Entre a minha boca e os seus ouvidos, Danielle Duque Baracho
Vencedor do Prémio Energheia Portugal 2025
E se a língua pudesse dizer que ama,
E se a língua pudesse mostrar que transa
E pudéssemos ver seu corpo de cigana
Que diria ela à estupidez humana
da retificação?
Danielle Duque Baracho
A sexualidade da minha língua é estrangeira. Entre o cosmos do substantivo e as muralhas do verbo, ela adentra e faz amor como neandertais. Ela, teimosa e pós-histórica, ora se faz mulher de útero atulhado, ora se faz grave e testosterona. E se na língua portuguesa o “a” se veste de saia justa, devo dizer que, às vezes, seus bigodes ficam por fazer. Ela, instintivamente, rompe com todas as fronteiras morfológicas de género, como uma pobre criatura que luta por sobrevivência. Não sei se a maldita é bicho, prostituta, homem ou lobisomem, mas minha língua, na surdez deste limbo, não cala a matraca. E pouco importa o que ela é. E vamos ver o que ela diz.
Foi depois de sair de casa que prestei atenção na minha língua. Decidi partir por uma razão ínfima que não vem ao caso dizer, porque simplesmente não posso. Não posso dizer isso assim. Assim que aterrissei na outra margem atlântica, deparei-me com a estranha sensação de ter corpo e mente separados por um oceano. Deixar a Bahia trazia à tona o sentimento de deixar-me também. Como poderia eu… partir-me? O que se sucedeu, desde então, foi uma espécie qualquer de magnetismo, se não na língua, na terra, que me fazia sempre regressar, quer fosse por minhas nostalgias, quer fosse por meus sonhos em noites intranquilas. Foi depois de sair de casa que prestei atenção ao que trazia aqui dentro.

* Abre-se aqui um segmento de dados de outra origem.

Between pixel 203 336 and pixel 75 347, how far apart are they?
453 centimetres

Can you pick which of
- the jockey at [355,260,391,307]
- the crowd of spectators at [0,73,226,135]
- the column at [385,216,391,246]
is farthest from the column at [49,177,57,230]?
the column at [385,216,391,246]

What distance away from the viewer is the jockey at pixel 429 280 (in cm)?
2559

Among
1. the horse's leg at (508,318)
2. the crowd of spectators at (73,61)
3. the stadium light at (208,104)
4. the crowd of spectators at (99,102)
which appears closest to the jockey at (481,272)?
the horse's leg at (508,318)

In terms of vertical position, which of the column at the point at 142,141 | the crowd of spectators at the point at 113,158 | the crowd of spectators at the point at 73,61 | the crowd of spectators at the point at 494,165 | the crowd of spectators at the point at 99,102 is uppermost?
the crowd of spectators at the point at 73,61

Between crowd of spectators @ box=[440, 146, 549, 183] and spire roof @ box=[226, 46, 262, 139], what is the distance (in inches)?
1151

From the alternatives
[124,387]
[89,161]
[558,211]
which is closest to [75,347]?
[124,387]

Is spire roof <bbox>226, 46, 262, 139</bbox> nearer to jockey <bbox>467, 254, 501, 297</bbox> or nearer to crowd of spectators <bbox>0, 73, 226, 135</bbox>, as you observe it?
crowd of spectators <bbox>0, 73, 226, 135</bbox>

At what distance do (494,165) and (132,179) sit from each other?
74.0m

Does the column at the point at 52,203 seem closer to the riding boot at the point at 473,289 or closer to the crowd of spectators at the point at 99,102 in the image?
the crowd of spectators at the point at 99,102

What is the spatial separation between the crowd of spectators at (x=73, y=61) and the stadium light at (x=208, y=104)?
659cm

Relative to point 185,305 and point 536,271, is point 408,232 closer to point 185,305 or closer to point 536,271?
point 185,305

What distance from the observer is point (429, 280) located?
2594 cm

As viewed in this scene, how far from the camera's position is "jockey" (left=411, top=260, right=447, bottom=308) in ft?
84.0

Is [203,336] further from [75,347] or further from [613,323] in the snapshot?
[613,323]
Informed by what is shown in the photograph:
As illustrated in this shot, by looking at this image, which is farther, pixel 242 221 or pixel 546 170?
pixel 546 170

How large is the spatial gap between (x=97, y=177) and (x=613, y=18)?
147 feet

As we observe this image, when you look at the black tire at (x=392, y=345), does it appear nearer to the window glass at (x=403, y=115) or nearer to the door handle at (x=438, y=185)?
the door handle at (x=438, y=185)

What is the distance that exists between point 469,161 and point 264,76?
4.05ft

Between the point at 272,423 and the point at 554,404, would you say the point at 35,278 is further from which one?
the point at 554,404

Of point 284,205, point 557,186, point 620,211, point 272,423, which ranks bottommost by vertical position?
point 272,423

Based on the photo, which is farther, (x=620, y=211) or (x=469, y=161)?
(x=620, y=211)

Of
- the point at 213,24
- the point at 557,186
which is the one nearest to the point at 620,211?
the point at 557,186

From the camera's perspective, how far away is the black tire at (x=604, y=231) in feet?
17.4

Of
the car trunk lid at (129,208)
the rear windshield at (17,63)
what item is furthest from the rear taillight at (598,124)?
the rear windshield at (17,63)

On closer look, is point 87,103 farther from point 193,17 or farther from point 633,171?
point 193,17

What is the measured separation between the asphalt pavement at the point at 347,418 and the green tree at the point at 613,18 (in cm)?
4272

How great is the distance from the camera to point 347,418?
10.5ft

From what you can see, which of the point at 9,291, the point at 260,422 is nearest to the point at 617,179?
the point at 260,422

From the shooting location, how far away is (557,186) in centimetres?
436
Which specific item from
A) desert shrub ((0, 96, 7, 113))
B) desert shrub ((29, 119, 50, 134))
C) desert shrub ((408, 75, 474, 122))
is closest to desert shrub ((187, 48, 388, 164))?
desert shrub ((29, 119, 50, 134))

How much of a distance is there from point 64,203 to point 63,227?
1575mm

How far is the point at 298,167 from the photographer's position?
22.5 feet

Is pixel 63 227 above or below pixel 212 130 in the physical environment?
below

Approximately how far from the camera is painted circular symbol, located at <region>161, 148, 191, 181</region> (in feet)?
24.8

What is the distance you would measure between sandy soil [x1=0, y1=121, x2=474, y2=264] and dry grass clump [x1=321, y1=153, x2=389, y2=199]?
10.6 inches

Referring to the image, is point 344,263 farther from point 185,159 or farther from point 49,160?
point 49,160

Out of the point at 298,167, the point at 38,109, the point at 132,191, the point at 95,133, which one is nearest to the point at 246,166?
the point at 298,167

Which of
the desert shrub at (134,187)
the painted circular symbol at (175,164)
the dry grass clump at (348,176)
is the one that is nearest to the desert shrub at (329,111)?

Eu sempre gostei de subir no cajueiro do quintal da minha avó. Mas sempre detestei caju. Aquele gosto adstringente e seco na boca e que adormece e trava a língua. E eu estava certa de que ninguém deve travar a língua de ninguém. Ponto final. Mas havia qualquer mistério, se não no fruto, no ventre daquele cajueiro, que sempre me fazia querer chegar mais alto.
– Desce daí, menina, e vai se ajeitar que a comida tá na mesa.
Ela me olhava com aqueles olhos amendoados, o cabelo ressecado de sol, o tom de voz falsamente áspero, que dissimulava a sua ternura. Ela tinha uma mania de arrancar uma flor e colocar atrás de uma de suas orelhas. Embolava o cabelo na flor como quem finge cultivar fios de caule no couro cabeludo. As alamandas eram as suas preferidas.
Como uma âncora que pende para a terra, sua voz interrompia as minhas reminiscências. Eu descia a contragosto, quase resmungando que tinha fome d’outra coisa, mas não deixava que nenhuma palavra escapulisse da minha boca. Guardava-as todas em algum lugar que não sabia onde, bem dentro, para o caso de precisar voltar para buscá-las. Mas o fato é que, desde os 8 anos, pressentia que o silêncio tinha força para dizer. Calei-me com a mesma pretensão e rebeldia de quem berra aos quatro ventos.
A nossa casa ficava perto do mar. Ou melhor: se o meu pai diz que o mar é a nossa casa, aquela estrutura de concreto, que de muito bom grado nos abrigava, ficava perto do nosso lar. Todos os verões, costumávamos passar a manhã inteira na praia. Voltávamos para almoçar. Voltávamos para a praia. Voltávamos para dormir. E depois era manhã, e depois era noite outra vez: hora de voltar.
Eu, ela, meu pai e outras crianças desconhecidas cavando buracos para esconder os nossos corpos debaixo da areia. Estranha brincadeira de criança. Que diria um adulto a tal aspiração juvenil se o chamassem para se esconder debaixo da terra? Depois de enterradas, pedíamos socorro. Quando livres, corríamos desesperadamente para o mar, com a ânsia de lavar o corpo e retirar os microscópicos grãos de areia que ficaram grudados, mas não deveriam. O incómodo diante da teimosia daquilo que insiste em ficar. Havia, escondida na incoerência daqueles instantes, uma sublime vislumbre de voo: sensação de perda do limite. Nada existia além do presente, a beira de simular-se imóvel. Sucumbia o desejo infantil da transgressão.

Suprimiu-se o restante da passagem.